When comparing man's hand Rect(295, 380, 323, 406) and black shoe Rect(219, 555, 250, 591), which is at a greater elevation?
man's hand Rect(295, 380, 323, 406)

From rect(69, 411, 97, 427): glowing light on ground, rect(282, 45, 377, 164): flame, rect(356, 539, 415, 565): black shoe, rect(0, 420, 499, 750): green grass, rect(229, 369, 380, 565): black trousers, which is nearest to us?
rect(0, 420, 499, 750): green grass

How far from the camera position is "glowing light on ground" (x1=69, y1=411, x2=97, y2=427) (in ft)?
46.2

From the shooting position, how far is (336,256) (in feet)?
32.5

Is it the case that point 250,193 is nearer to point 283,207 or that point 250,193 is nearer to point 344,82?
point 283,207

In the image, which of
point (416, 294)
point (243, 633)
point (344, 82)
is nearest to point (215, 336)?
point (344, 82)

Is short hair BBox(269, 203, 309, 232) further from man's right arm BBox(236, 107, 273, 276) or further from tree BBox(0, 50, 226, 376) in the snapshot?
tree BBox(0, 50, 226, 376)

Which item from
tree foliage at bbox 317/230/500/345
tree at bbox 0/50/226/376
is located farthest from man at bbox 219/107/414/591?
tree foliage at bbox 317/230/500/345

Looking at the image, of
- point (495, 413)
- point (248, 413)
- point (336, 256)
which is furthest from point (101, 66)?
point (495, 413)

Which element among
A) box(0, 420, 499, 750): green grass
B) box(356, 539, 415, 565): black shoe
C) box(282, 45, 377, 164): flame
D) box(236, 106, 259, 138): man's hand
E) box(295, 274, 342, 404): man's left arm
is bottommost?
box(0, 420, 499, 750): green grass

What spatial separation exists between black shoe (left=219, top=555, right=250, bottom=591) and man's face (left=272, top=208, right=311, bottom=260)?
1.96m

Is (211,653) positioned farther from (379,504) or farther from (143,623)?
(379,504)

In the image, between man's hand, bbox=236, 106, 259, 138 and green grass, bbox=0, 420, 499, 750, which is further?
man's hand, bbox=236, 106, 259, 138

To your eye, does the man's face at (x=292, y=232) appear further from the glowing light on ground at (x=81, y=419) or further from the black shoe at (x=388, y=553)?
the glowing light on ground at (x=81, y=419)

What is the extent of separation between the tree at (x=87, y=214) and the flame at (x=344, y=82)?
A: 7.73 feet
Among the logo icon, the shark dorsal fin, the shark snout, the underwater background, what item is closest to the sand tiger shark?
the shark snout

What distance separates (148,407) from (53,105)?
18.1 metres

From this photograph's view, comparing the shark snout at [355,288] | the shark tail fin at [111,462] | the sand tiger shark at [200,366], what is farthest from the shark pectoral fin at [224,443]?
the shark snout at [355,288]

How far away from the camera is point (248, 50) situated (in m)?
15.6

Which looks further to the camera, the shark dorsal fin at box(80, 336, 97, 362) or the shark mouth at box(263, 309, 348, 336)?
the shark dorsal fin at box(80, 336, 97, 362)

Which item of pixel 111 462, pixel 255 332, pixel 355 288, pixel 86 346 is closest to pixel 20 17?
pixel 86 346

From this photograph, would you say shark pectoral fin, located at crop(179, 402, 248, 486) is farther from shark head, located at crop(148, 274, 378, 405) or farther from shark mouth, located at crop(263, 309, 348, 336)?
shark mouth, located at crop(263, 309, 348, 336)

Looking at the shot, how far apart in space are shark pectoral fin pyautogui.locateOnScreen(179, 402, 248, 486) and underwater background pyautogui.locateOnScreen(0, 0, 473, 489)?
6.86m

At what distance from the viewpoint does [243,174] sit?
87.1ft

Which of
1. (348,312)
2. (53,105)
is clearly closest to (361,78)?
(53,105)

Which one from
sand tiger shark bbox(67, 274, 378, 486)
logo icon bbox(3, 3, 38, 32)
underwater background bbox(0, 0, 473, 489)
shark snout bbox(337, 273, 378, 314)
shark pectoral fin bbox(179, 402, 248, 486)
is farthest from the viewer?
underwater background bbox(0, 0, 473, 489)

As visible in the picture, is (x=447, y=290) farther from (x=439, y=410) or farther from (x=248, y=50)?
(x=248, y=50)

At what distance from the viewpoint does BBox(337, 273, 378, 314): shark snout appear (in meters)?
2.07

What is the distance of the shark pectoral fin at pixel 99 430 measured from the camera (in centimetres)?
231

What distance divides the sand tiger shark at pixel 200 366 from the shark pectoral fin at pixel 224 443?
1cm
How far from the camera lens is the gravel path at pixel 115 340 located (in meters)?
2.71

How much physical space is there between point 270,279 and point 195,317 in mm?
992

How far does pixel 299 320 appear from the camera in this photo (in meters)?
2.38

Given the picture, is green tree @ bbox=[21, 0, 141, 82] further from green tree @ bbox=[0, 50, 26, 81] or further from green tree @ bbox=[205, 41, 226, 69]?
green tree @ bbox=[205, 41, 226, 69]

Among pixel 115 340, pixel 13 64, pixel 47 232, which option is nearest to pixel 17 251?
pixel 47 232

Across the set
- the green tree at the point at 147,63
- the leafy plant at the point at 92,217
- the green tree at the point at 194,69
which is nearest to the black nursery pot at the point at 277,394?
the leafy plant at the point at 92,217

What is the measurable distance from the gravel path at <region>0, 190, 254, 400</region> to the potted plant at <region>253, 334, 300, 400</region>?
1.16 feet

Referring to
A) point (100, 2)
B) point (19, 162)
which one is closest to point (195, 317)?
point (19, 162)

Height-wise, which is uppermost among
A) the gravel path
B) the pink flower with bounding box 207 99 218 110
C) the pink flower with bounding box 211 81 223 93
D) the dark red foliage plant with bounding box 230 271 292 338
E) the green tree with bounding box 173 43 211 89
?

◆ TASK BRIEF
Retype all of the records above exactly as they appear, line for line.

◆ EXPECTED ANSWER
When comparing man's hand Rect(295, 380, 323, 406) and black shoe Rect(219, 555, 250, 591), which is at a greater elevation?
man's hand Rect(295, 380, 323, 406)

From rect(69, 411, 97, 427): glowing light on ground, rect(282, 45, 377, 164): flame, rect(356, 539, 415, 565): black shoe, rect(0, 420, 499, 750): green grass, rect(229, 369, 380, 565): black trousers, which is nearest to us?
rect(0, 420, 499, 750): green grass

How far from the camera position is "glowing light on ground" (x1=69, y1=411, x2=97, y2=427) (in ft)?
46.2

From the shooting position, how far is (336,256) (in feet)?
32.5

Is it the case that point 250,193 is nearer to point 283,207 or that point 250,193 is nearer to point 344,82?
point 283,207

In the image, which of
point (416, 294)
point (243, 633)
point (344, 82)
is nearest to point (215, 336)?
point (344, 82)

Is short hair BBox(269, 203, 309, 232) further from man's right arm BBox(236, 107, 273, 276) or further from tree BBox(0, 50, 226, 376) in the snapshot?
tree BBox(0, 50, 226, 376)

Which item from
tree foliage at bbox 317/230/500/345
tree at bbox 0/50/226/376
is located farthest from man at bbox 219/107/414/591?
tree foliage at bbox 317/230/500/345

Looking at the image, of
- point (495, 413)
- point (248, 413)
- point (336, 256)
which is furthest from point (101, 66)?
point (495, 413)

Which element among
A) box(0, 420, 499, 750): green grass
B) box(356, 539, 415, 565): black shoe
C) box(282, 45, 377, 164): flame
D) box(236, 106, 259, 138): man's hand
E) box(295, 274, 342, 404): man's left arm
is bottommost?
box(0, 420, 499, 750): green grass

What spatial separation exists between black shoe (left=219, top=555, right=250, bottom=591) and man's face (left=272, top=208, right=311, bottom=260)?
1.96m

Is (211,653) positioned farther from (379,504) or farther from (143,623)?
(379,504)

In the image, between man's hand, bbox=236, 106, 259, 138 and green grass, bbox=0, 420, 499, 750, which is further?
man's hand, bbox=236, 106, 259, 138

To your eye, does the man's face at (x=292, y=232) appear further from the glowing light on ground at (x=81, y=419) or further from the black shoe at (x=388, y=553)?
the glowing light on ground at (x=81, y=419)

What is the extent of separation between the tree at (x=87, y=214) and the flame at (x=344, y=82)?
A: 7.73 feet
Among the logo icon, the shark dorsal fin, the shark snout, the underwater background, what item is closest to the sand tiger shark?
the shark snout

What distance separates (148,407) from (53,105)?
18.1 metres

From this photograph's view, comparing the shark snout at [355,288] | the shark tail fin at [111,462] | the sand tiger shark at [200,366], what is farthest from the shark pectoral fin at [224,443]?
the shark snout at [355,288]

How far away from the camera is point (248, 50) situated (in m)?
15.6

Which looks further to the camera, the shark dorsal fin at box(80, 336, 97, 362) or the shark mouth at box(263, 309, 348, 336)?
the shark dorsal fin at box(80, 336, 97, 362)

Which item of pixel 111 462, pixel 255 332, pixel 355 288, pixel 86 346 is closest to pixel 20 17?
pixel 86 346

From this photograph, would you say shark pectoral fin, located at crop(179, 402, 248, 486) is farther from shark head, located at crop(148, 274, 378, 405) or farther from shark mouth, located at crop(263, 309, 348, 336)?
shark mouth, located at crop(263, 309, 348, 336)

Looking at the shot, how far apart in space are shark pectoral fin pyautogui.locateOnScreen(179, 402, 248, 486) and underwater background pyautogui.locateOnScreen(0, 0, 473, 489)?
6.86m

At what distance from the viewpoint does [243,174] sit?
87.1ft

Which of
1. (348,312)
2. (53,105)
is clearly closest to (361,78)?
(53,105)

Which one from
sand tiger shark bbox(67, 274, 378, 486)
logo icon bbox(3, 3, 38, 32)
underwater background bbox(0, 0, 473, 489)
shark snout bbox(337, 273, 378, 314)
shark pectoral fin bbox(179, 402, 248, 486)
is farthest from the viewer?
underwater background bbox(0, 0, 473, 489)

As visible in the picture, is (x=447, y=290) farther from (x=439, y=410) or farther from (x=248, y=50)?
(x=248, y=50)

At what distance from the viewpoint does BBox(337, 273, 378, 314): shark snout appear (in meters)?
2.07

What is the distance of the shark pectoral fin at pixel 99 430 measured from the camera (in centimetres)?
231

What distance divides the sand tiger shark at pixel 200 366 from the shark pectoral fin at pixel 224 443?
1cm
How far from the camera lens is the gravel path at pixel 115 340 located (in meters)?
2.71

How much physical space is there between point 270,279 and point 195,317 in mm?
992

How far does pixel 299 320 appear from the camera in this photo (in meters)?
2.38

Given the picture, is green tree @ bbox=[21, 0, 141, 82] further from green tree @ bbox=[0, 50, 26, 81] or further from green tree @ bbox=[205, 41, 226, 69]?
green tree @ bbox=[205, 41, 226, 69]

Among pixel 115 340, pixel 13 64, pixel 47 232, which option is nearest to pixel 17 251?
pixel 47 232

Across the set
- the green tree at the point at 147,63
- the leafy plant at the point at 92,217
- the green tree at the point at 194,69
which is nearest to the black nursery pot at the point at 277,394?
the leafy plant at the point at 92,217

What is the measurable distance from the gravel path at <region>0, 190, 254, 400</region> to the potted plant at <region>253, 334, 300, 400</region>?
1.16 feet

Referring to
A) point (100, 2)
B) point (19, 162)
which one is closest to point (195, 317)?
point (19, 162)

Height-wise, which is uppermost among
A) the gravel path
B) the pink flower with bounding box 207 99 218 110
C) the pink flower with bounding box 211 81 223 93
D) the dark red foliage plant with bounding box 230 271 292 338
E) the green tree with bounding box 173 43 211 89
?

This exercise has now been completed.